Supplied data
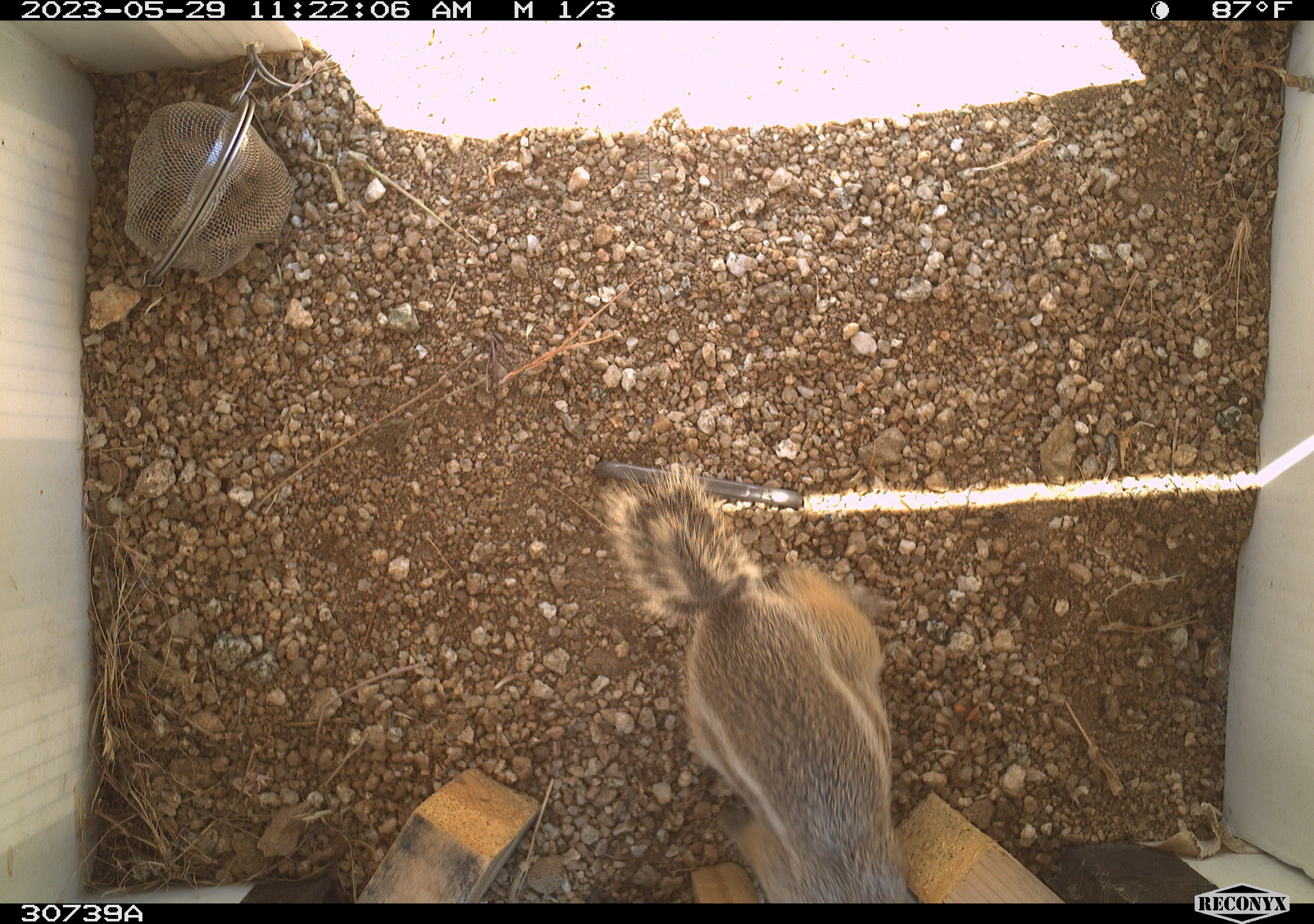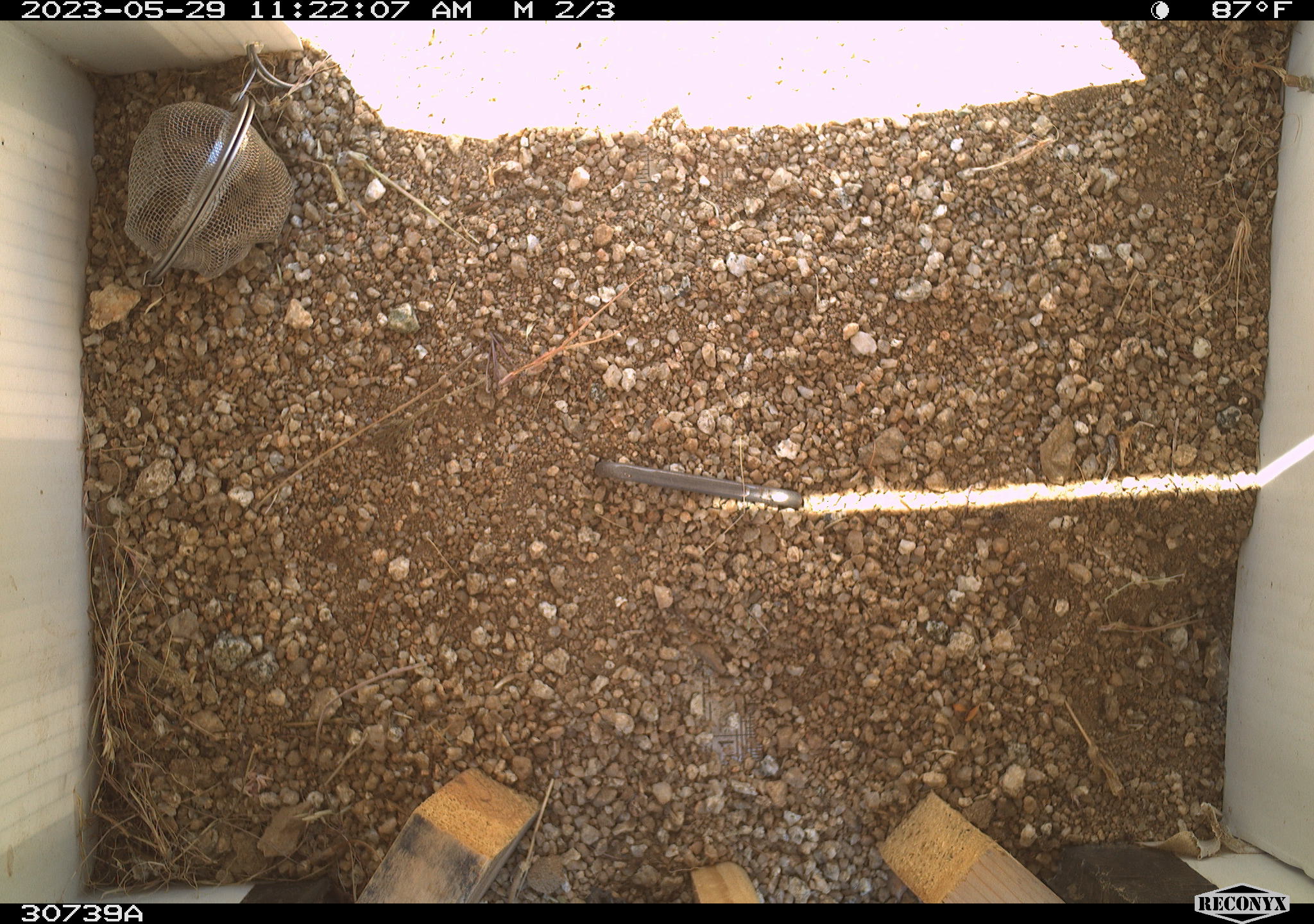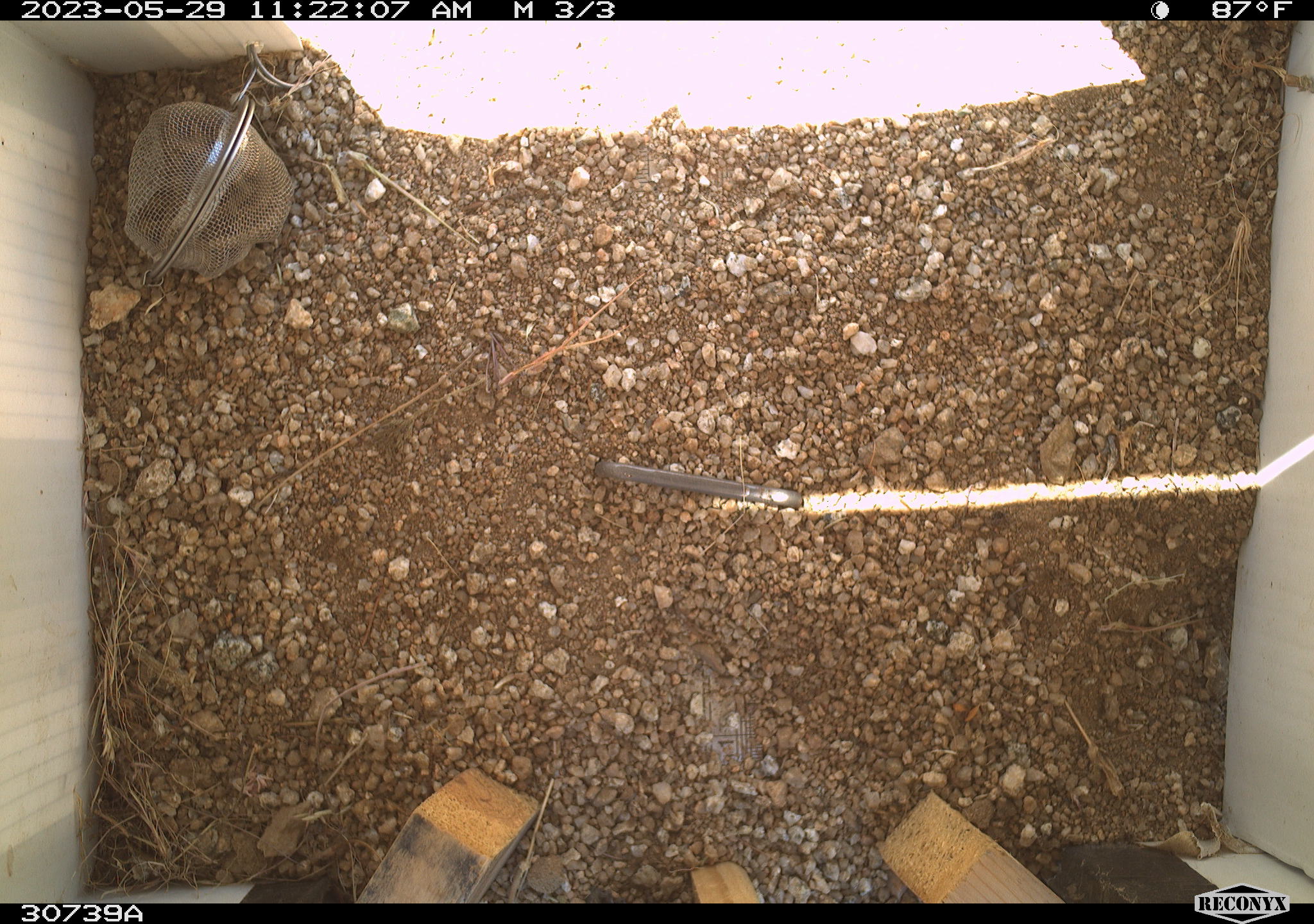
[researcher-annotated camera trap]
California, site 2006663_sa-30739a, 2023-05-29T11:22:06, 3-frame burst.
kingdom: Animalia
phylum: Chordata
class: Mammalia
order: Rodentia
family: Sciuridae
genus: Ammospermophilus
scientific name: Ammospermophilus leucurus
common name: white-tailed antelope squirrel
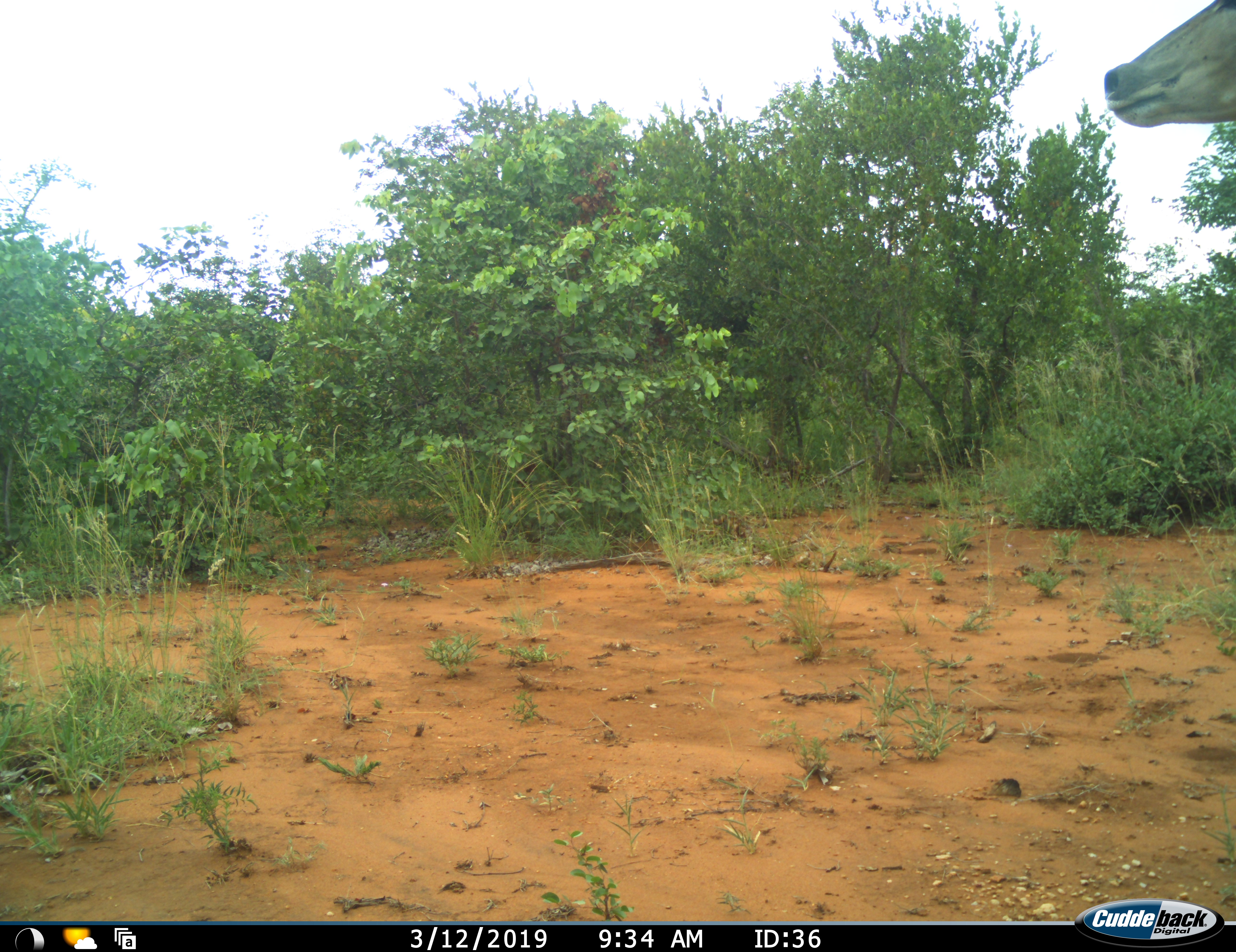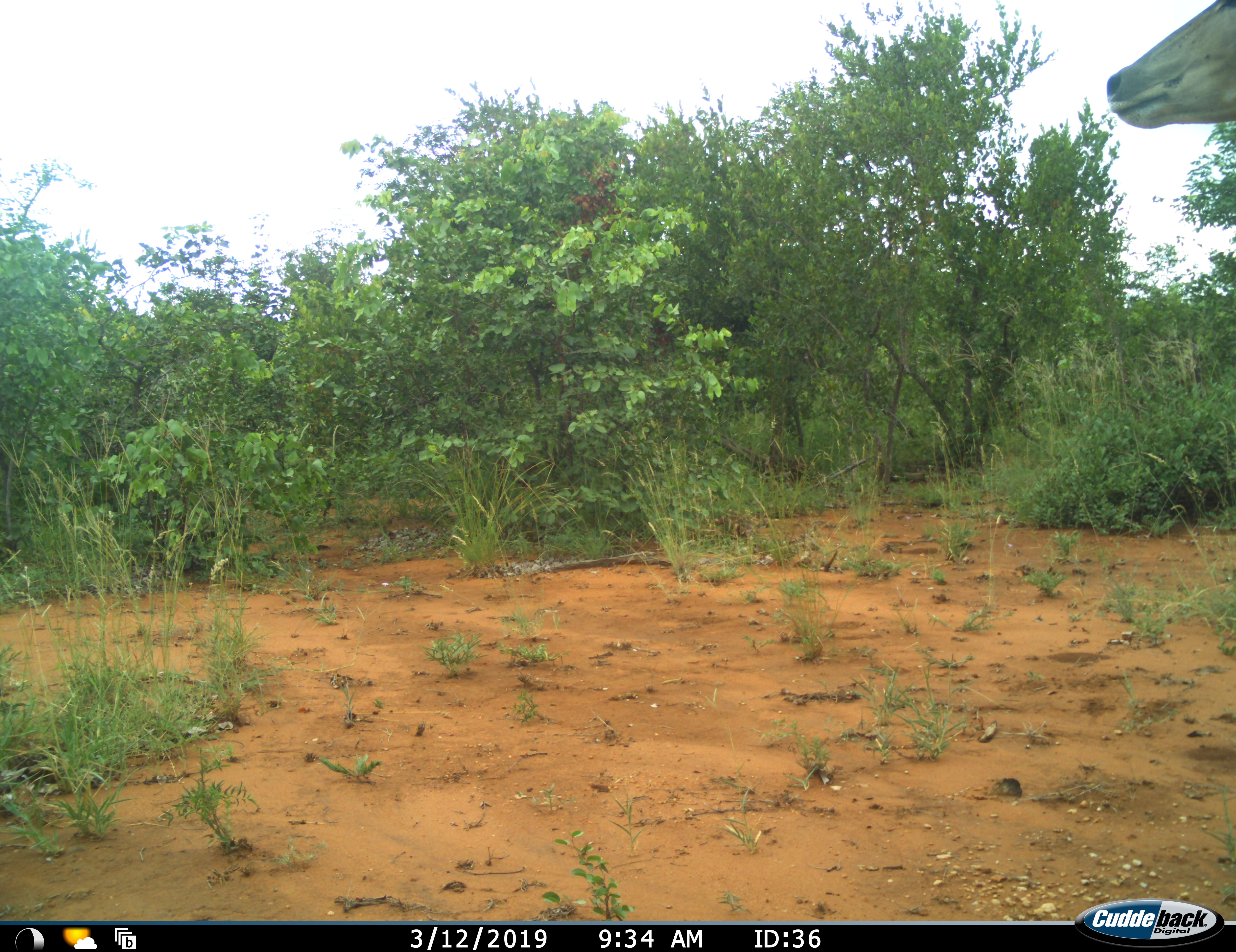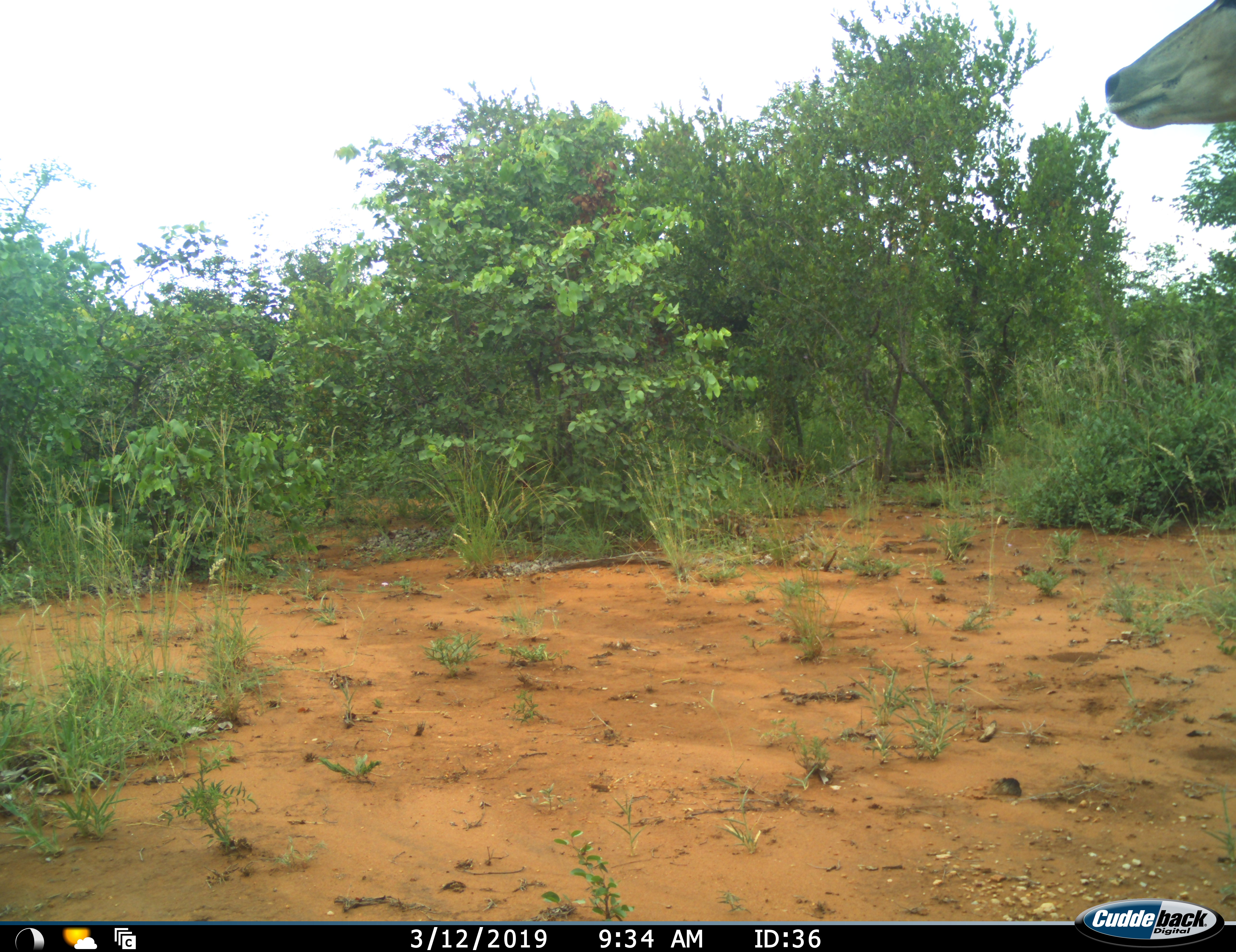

What this task involves
Can you quote exactly, and only, the lines from the one containing "order: Rodentia" through the last line of the records above, keeping both ends and leaving out any pictures?

Exercise response
order: Rodentia
family: Sciuridae
genus: Ammospermophilus
scientific name: Ammospermophilus leucurus
common name: white-tailed antelope squirrel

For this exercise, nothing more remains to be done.